Dean Brown beeindruckt mich am meisten. In seinem schwarzen T-Shirt, den Jeans und den schwarzen Schuhen ist er am ehesten “jazzy” gekleidet. Sein Gitarrenspiel ist grandios. Die Gitarre klingt sehr rockig, die Soli dabei nie peinlich. Jeder Ton wird mimisch unterstützt. Zuckt die Gitarre, zuckt es auch im Gesicht. Wimmert das Instrument, scheint Deans gesamter Körper mitzuleiden.
Tom Coster starrt mit weit aufgerissenen Augen auf sein Keyboard. Nach jedem Song fliegen die Notenblätter auf den Boden, und er kramt in einer Plastikkiste die neuen hervor. Sein Keyboard klingt manchmal hallig nach 1980er und 1970er Jahren Glamrock, öfter aber nach diesem typischen diddidadididdi Sound, den wahrscheinlich jeder kennt und der einem so vertraut erscheint wie die täglichen Umweltgeräusche. Gesang vermisse ich nicht. Ich denke sogar, dass er eher stören würde als die Kompositionen zu unterstützen. Schnell macht sich typische Jazzclubatmosphäre breit. Das Blues Alley ist ein wunderbarer Ort für Konzerte. Jeder der einmal in Washington ist sollte hier unbedingt vorbei schauen. Lohnt sich auch für Nicht-Jazzkenner.
Ich kenne kein einziges Stück, mein Fuss und Kopf wippen aber sofort mit. Wunderbar! So muss Musik funktionieren!
Mit “Composition of Panama” und “Title stress” wird der Abend beschlossen. Nach 80 Minuten ist mein Ausflug in den Jazz-Rock beendet.

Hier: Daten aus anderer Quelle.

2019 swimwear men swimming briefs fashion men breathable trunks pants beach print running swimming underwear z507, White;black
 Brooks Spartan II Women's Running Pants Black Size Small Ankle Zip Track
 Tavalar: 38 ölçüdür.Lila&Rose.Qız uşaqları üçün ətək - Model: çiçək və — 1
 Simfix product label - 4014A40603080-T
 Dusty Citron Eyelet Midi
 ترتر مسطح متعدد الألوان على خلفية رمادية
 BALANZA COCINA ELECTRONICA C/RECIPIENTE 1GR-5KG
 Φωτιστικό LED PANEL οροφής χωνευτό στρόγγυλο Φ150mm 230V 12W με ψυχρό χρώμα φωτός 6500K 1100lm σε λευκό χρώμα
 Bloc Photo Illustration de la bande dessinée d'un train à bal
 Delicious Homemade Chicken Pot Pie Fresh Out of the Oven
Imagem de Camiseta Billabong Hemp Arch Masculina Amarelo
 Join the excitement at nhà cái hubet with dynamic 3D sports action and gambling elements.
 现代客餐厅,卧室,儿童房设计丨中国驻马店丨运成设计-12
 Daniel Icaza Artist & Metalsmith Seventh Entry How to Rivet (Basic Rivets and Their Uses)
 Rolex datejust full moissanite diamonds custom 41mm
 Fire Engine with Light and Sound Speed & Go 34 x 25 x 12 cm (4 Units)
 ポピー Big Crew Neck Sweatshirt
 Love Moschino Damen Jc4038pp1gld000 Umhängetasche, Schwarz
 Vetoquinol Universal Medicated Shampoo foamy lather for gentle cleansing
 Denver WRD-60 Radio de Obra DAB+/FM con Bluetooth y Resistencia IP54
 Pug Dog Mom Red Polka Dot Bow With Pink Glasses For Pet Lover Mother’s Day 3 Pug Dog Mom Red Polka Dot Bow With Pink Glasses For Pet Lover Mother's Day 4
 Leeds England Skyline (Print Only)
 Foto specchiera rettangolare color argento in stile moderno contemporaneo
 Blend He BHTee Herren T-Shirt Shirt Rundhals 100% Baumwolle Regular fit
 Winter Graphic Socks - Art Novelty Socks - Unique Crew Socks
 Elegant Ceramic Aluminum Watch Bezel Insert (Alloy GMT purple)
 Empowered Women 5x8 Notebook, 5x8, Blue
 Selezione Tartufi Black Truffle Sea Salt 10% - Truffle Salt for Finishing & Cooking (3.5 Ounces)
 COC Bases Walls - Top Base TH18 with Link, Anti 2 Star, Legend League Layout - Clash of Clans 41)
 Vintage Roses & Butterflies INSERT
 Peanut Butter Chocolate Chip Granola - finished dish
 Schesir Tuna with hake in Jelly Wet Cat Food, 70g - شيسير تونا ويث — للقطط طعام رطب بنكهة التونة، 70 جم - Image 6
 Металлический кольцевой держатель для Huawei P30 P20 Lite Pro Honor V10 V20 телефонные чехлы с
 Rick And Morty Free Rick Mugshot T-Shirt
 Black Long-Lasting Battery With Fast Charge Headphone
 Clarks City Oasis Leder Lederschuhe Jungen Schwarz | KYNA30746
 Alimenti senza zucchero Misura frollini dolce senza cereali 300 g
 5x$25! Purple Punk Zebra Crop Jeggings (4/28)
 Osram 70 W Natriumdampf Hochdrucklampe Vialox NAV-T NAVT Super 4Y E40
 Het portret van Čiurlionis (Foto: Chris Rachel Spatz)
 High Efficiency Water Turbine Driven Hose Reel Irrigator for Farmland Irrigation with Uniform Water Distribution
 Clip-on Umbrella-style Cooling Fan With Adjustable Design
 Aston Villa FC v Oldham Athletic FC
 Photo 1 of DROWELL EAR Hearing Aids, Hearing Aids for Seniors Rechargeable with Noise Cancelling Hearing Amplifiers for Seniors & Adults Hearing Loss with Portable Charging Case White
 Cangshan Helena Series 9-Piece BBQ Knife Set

Gegen kurz vor 22 Uhr müssen wir dann den Club verlassen. Die zweite Show des Abends muss vorbereitet werden. Die Tische werden neu eingedeckt.
Wir gehen zurück zur Metrostation. Am Potomac sitzen die Pärchen und genießen den lauen Spätsommerabend. Eine leichte Brise vom Fluss her bringt Abkühlung. Washington zeigt sich von seiner schönen Seite.
Auf dem Weg von der Metro zur Unterkunft müssen wir eine Umweg fahren. Ein Teil der Route 1 ist gesperrt.
‚There is an incident‘,
berichtet uns der Police-Officer. Er sagt ‚incident‘, nicht ‚accident‘. Vier Meilen weiter haben vier Polizeiwagen einen weißen Pick-Up gestoppt. Der Fahrer lehnt an der Motorhaube.